Cloud-aware, provider-agnostic monitoring
Category : Tools
I’ve never had to deal so much with monitoring. I’ve established a few Nagios instances in earlier days, I’ve used Amazon CloudWatch, Pingdom and New Relic lately for cloud setups, but I don’t consider myself a monitoring expert. At Otomato we are currently mainly focused on software delivery processes, on how to get those bits from dev machines and into production in the most effective and agile manner without compromising quality. Monitoring, although an important part of running software and assuring successful value delivery (should I say an important part of DevOps?) , has been largely out of our scope.
But now we are working on a new project where we had to deal with the full-full cycle – building, deploying and running. Moreover – the requirement was for cloud-provider-agnostic solutions as this is going to be a multicloud setup.
And with that came the most exciting part of any project – the research!

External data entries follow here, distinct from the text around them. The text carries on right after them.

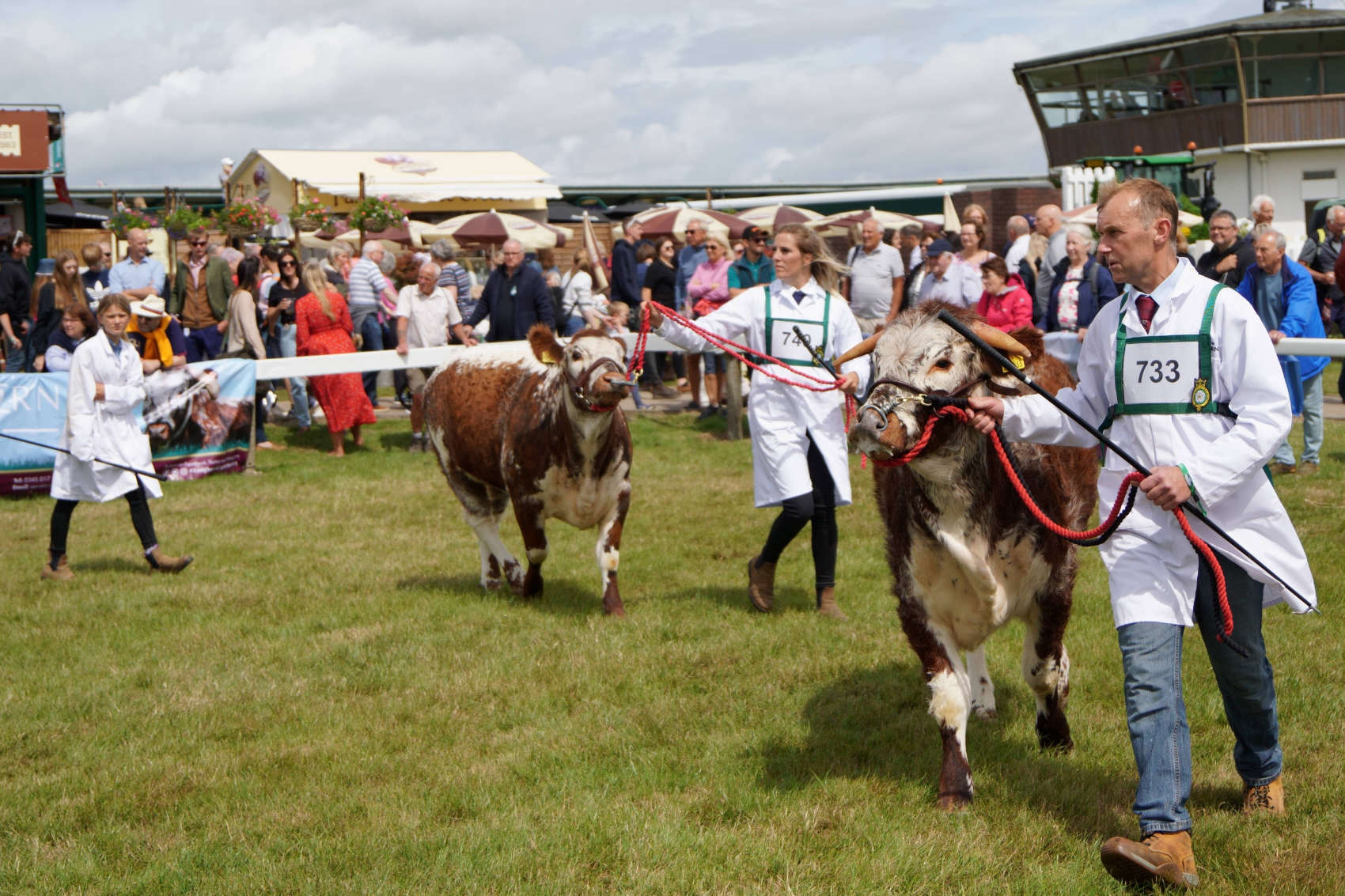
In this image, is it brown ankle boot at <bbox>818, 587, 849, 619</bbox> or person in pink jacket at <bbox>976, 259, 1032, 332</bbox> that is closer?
brown ankle boot at <bbox>818, 587, 849, 619</bbox>

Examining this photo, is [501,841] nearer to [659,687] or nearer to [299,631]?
[659,687]

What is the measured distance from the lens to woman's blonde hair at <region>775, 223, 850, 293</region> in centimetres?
747

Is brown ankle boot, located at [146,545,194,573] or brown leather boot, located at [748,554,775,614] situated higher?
brown ankle boot, located at [146,545,194,573]

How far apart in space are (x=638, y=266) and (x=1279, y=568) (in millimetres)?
15858

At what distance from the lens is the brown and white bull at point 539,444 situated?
25.5ft

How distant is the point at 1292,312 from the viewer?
35.9 feet

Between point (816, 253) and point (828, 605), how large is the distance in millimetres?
2059

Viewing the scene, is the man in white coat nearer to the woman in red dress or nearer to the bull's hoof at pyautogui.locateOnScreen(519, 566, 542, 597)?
the bull's hoof at pyautogui.locateOnScreen(519, 566, 542, 597)

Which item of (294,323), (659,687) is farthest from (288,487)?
(659,687)

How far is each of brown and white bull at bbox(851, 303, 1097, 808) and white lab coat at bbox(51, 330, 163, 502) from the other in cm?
602

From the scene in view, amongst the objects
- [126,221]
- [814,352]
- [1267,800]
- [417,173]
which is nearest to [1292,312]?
[814,352]

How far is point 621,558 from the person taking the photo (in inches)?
372

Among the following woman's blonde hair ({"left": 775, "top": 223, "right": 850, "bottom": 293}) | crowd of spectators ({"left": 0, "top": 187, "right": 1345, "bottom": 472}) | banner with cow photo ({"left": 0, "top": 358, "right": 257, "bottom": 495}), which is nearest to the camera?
woman's blonde hair ({"left": 775, "top": 223, "right": 850, "bottom": 293})

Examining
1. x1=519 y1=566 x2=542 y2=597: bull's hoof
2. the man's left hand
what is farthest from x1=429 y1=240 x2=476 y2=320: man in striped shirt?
the man's left hand
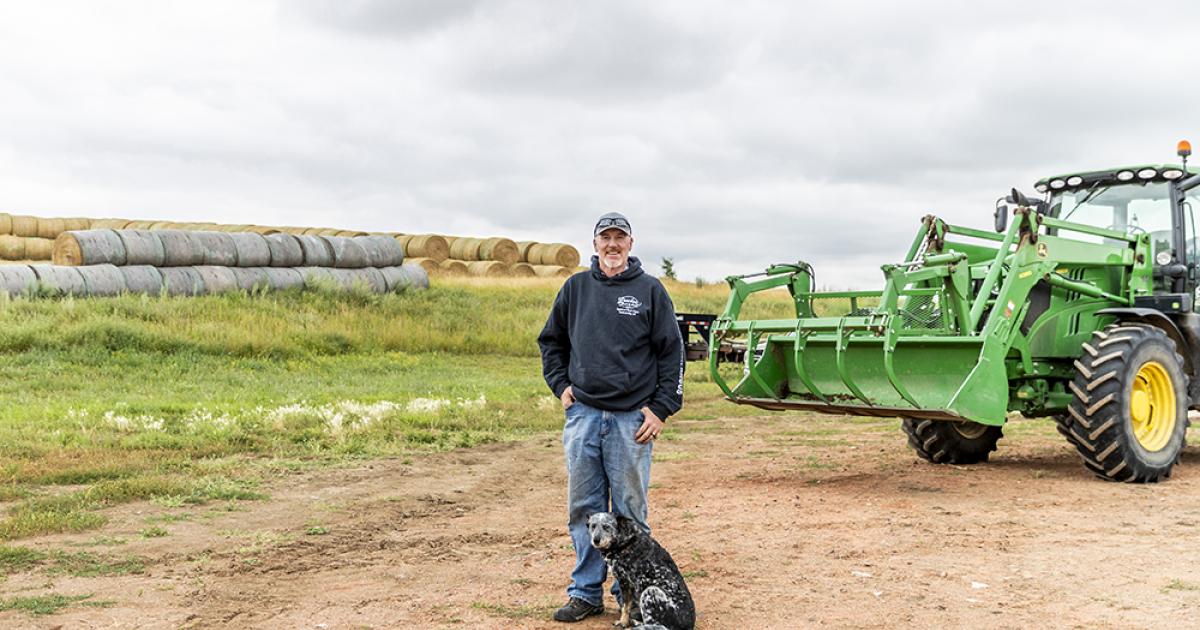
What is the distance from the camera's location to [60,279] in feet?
73.0

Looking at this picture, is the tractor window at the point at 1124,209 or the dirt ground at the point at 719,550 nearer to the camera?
the dirt ground at the point at 719,550

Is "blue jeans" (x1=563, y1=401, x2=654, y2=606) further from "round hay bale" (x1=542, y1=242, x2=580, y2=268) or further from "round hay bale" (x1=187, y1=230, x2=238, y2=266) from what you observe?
"round hay bale" (x1=542, y1=242, x2=580, y2=268)

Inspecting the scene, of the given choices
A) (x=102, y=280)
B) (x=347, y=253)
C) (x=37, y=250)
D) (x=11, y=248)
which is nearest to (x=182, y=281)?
(x=102, y=280)

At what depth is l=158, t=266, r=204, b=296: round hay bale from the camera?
923 inches

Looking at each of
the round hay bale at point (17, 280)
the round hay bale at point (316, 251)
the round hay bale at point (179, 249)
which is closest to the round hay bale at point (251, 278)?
the round hay bale at point (179, 249)

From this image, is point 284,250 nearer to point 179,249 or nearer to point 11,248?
point 179,249

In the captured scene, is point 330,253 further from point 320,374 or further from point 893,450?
point 893,450

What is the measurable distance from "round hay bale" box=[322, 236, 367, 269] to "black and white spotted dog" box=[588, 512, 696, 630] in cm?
2259

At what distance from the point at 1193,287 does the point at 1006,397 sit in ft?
11.9

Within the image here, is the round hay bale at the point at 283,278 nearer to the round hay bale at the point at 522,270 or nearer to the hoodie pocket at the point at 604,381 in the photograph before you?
the round hay bale at the point at 522,270

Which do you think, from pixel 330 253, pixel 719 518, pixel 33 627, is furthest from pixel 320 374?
pixel 33 627

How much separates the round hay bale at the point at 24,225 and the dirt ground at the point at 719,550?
28.0 m

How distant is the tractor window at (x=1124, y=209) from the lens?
11.6m

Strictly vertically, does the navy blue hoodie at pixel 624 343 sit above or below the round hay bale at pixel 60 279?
below
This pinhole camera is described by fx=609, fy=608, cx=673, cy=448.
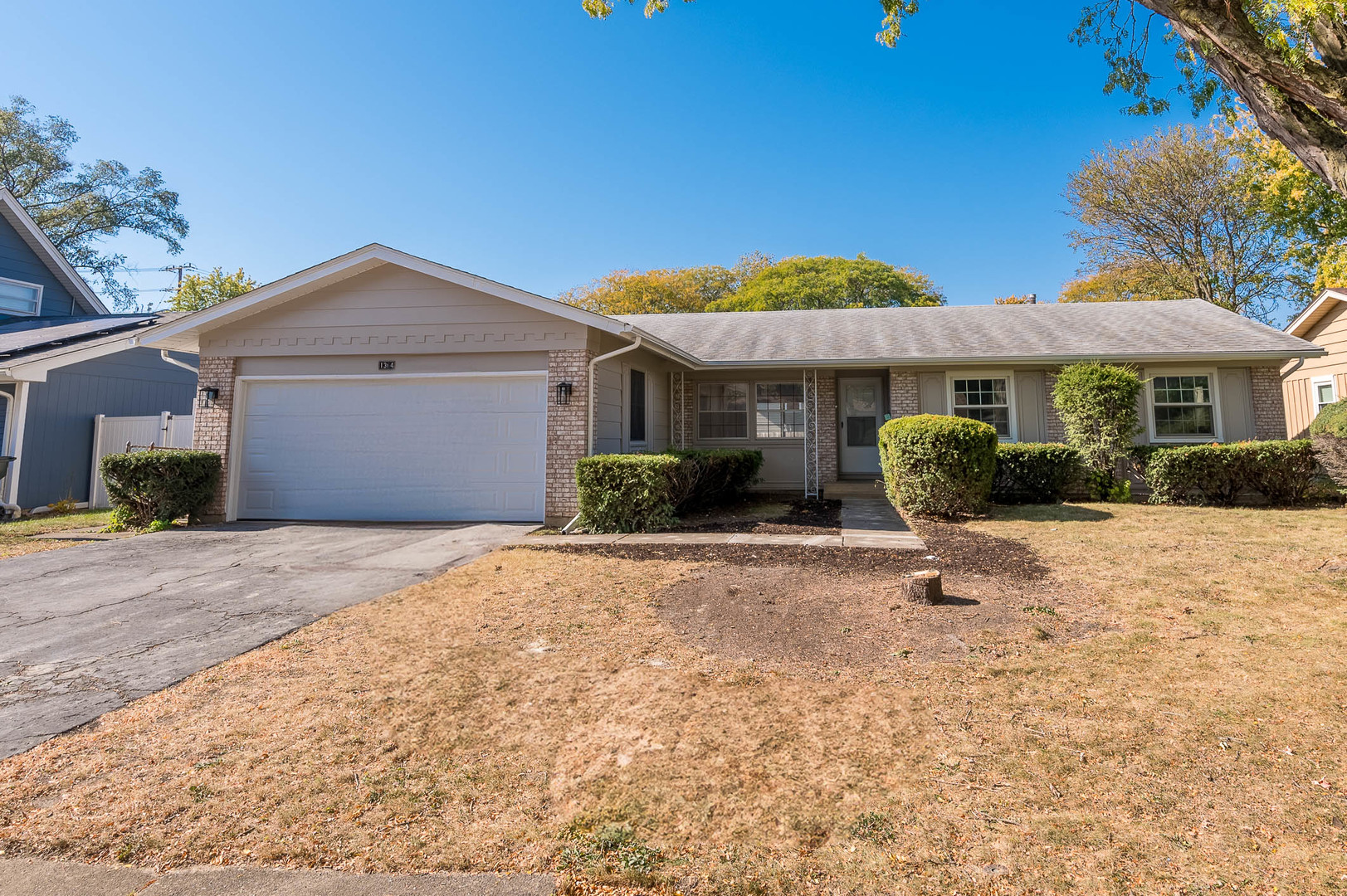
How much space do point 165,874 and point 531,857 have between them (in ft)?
3.61

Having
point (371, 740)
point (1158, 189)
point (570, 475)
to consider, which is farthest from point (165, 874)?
point (1158, 189)

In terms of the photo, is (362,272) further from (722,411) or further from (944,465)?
(944,465)

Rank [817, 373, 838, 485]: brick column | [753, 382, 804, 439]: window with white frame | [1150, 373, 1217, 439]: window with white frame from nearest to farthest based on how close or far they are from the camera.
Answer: [1150, 373, 1217, 439]: window with white frame → [817, 373, 838, 485]: brick column → [753, 382, 804, 439]: window with white frame

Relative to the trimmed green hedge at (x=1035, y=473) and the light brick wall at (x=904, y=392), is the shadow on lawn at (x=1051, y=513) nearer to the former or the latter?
the trimmed green hedge at (x=1035, y=473)

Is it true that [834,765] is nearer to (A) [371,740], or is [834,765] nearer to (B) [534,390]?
(A) [371,740]

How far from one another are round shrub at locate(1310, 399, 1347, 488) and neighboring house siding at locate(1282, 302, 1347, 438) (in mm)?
1173

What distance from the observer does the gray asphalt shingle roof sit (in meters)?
11.3

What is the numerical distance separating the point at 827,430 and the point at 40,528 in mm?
13124

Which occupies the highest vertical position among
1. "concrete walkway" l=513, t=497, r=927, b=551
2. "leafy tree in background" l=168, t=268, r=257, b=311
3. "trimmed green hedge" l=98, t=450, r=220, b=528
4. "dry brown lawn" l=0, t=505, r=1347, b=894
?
"leafy tree in background" l=168, t=268, r=257, b=311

I didn’t want to go back to Nagios as my previous encounters with it left a bad aftertaste. Cumbersome setup, dated WebUI and no real support for ephemeral cloud servers. So I started reading up to understand what are the newer tools on the market and if #monitoringsucks less now than it used to.
Here are the links to a few articles that really helped me in my research:
A series of posts on Florin’s blog: http://florin.myip.org/blog/monitoring-cloud-part-1-tools-and-techniques
All James Turnbull has to say about monitoring and his experience with Riemann: https://kartar.net/tags/monitoring/
This comparison of Nagios, Sensu and Icinga2 : http://phillbarber.blogspot.co.il/2015/03/nagios-vs-sensu-vs-icinga2.html
And there are more…
To sum things up – I really liked what Riemann has to offer, and I’d like to research it more for future project but currently we’ve decided to go with Sensu. Reasons: scalability, cloud-awareness and yes – a good-looking WebUI.
Needless to say – we’ve only touched the tip of the iceberg here – modern monitoring is a world of its own. Metrics collection, event handling, threshold definition, log analysis, anomaly detection – you name it. We promise to revisit all these in more depth but until then – please comment here with links and insights of your own.